Tekstfragment

□ □ □ □ □

Hoofdstuk 4 Overgangs- En Slotregels
Artikel 7 Overgangsrecht
7.1 Overgangsrecht bouwwerken
- a. Een bouwwerk dat op het tijdstip van inwerkingtreding van het bestemmingsplan aanwezig of in uitvoering is, dan wel kan worden gebouwd krachtens een omgevingsvergunning voor het bouwen, en afwijkt van het plan, mag, mits deze afwijking naar aard en omvang niet wordt vergroot,
- 1. gedeeltelijk worden vernieuwd of veranderd;
- 2. na het teniet gaan ten gevolge van een calamiteit geheel worden vernieuwd of veranderd, mits de aanvraag van de omgevingsvergunning voor het bouwen wordt gedaan binnen twee jaar na de dag waarop het bouwwerk is teniet gegaan.
- b. Het bevoegd gezag kan eenmalig in afwijking van het bepaalde onder a een omgevingsvergunning verlenen voor het vergroten van de inhoud van een bouwwerk als bedoeld onder a met maximaal 10 %.
- c. Het bepaalde onder a is niet van toepassing op bouwwerken die weliswaar bestaan op het tijdstip van inwerkingtreding van het plan, maar zijn gebouwd zonder vergunning en in strijd met het daarvoor geldende plan, daaronder begrepen de overgangsbepaling van dat plan.
7.2 Overgangsrecht gebruik
- a. Het gebruik van grond en bouwwerken dat bestond op het tijdstip van inwerkingtreding van het bestemmingsplan en hiermee in strijd is, mag worden voortgezet.

□ □ □ □ □

Vastgelegde gegevens
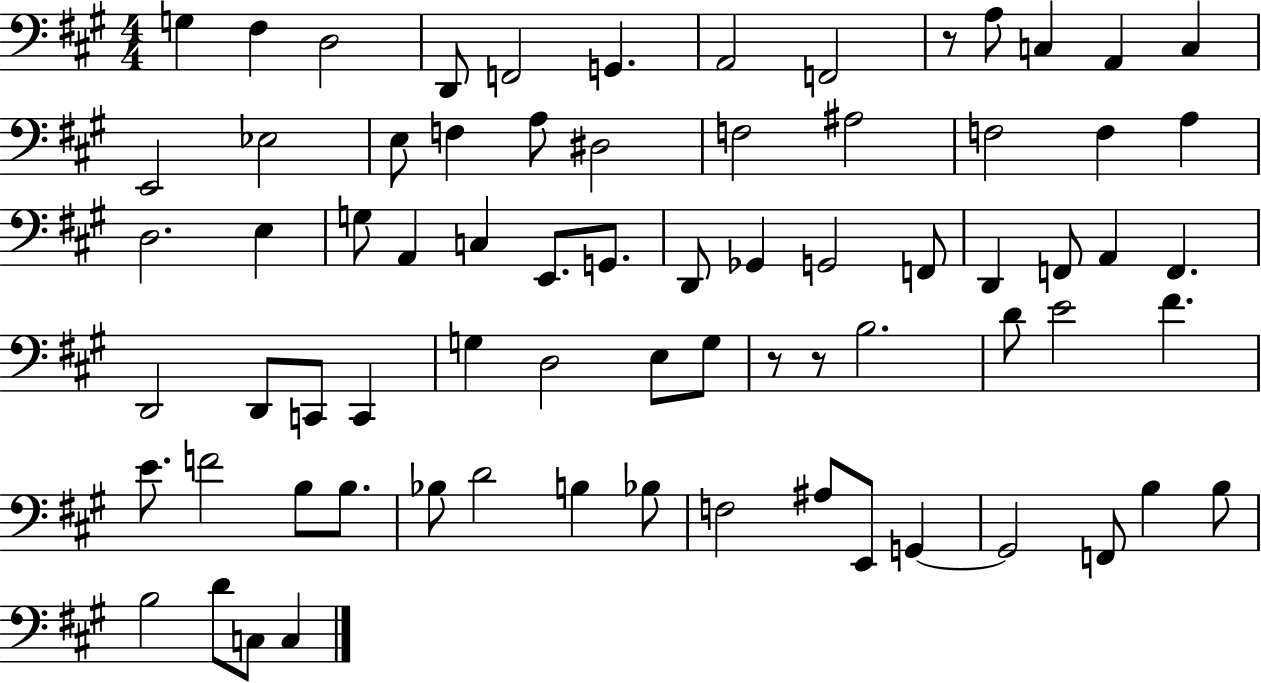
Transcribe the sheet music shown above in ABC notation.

□ □ □ □ □

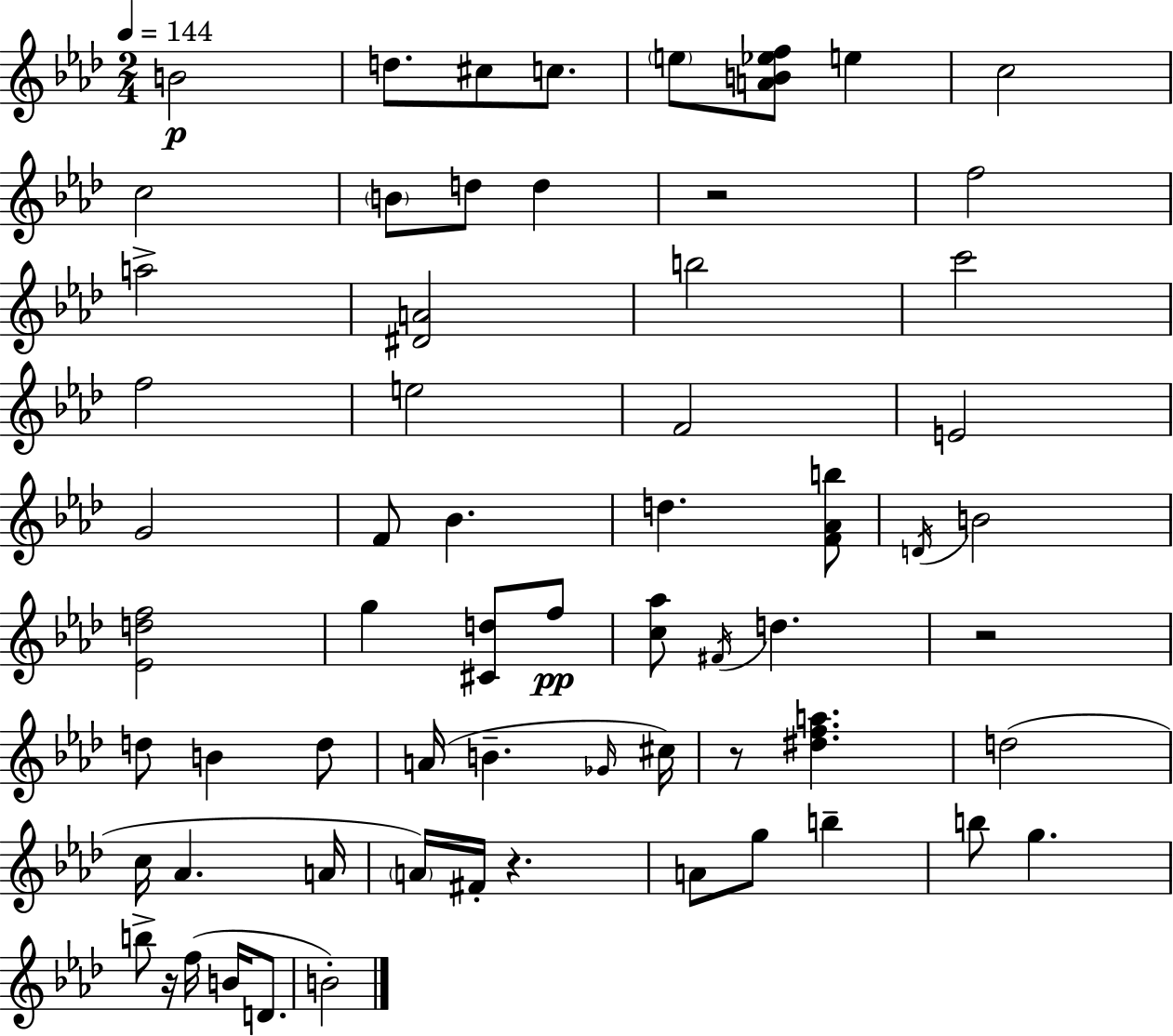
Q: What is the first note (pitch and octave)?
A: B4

□ □ □ □ □

Gestelde opdracht 1
Neem uit de tekst over het overgangsrecht de passage van "Hoofdstuk 4 Overgangs- En" tot en met "is teniet gegaan." over en verander daarin "calamiteit" in "ramp".
Gestelde opdracht 2
Herschrijf in de tekst over het overgangsrecht de alinea die begint met "Het bepaalde onder a is niet van toepassing" in één kortere zin, zonder de kernpunten te verliezen.

Resultaat 1
Hoofdstuk 4 Overgangs- En Slotregels
Artikel 7 Overgangsrecht
7.1 Overgangsrecht bouwwerken
- a. Een bouwwerk dat op het tijdstip van inwerkingtreding van het bestemmingsplan aanwezig of in uitvoering is, dan wel kan worden gebouwd krachtens een omgevingsvergunning voor het bouwen, en afwijkt van het plan, mag, mits deze afwijking naar aard en omvang niet wordt vergroot,
- 1. gedeeltelijk worden vernieuwd of veranderd;
- 2. na het teniet gaan ten gevolge van een ramp geheel worden vernieuwd of veranderd, mits de aanvraag van de omgevingsvergunning voor het bouwen wordt gedaan binnen twee jaar na de dag waarop het bouwwerk is teniet gegaan.

Resultaat 2
Onderdeel a geldt niet voor bouwwerken die bij de inwerkingtreding van het plan al bestaan, als ze zonder vergunning en in strijd met het eerder geldende plan zijn gebouwd, inclusief de overgangsbepaling van dat plan.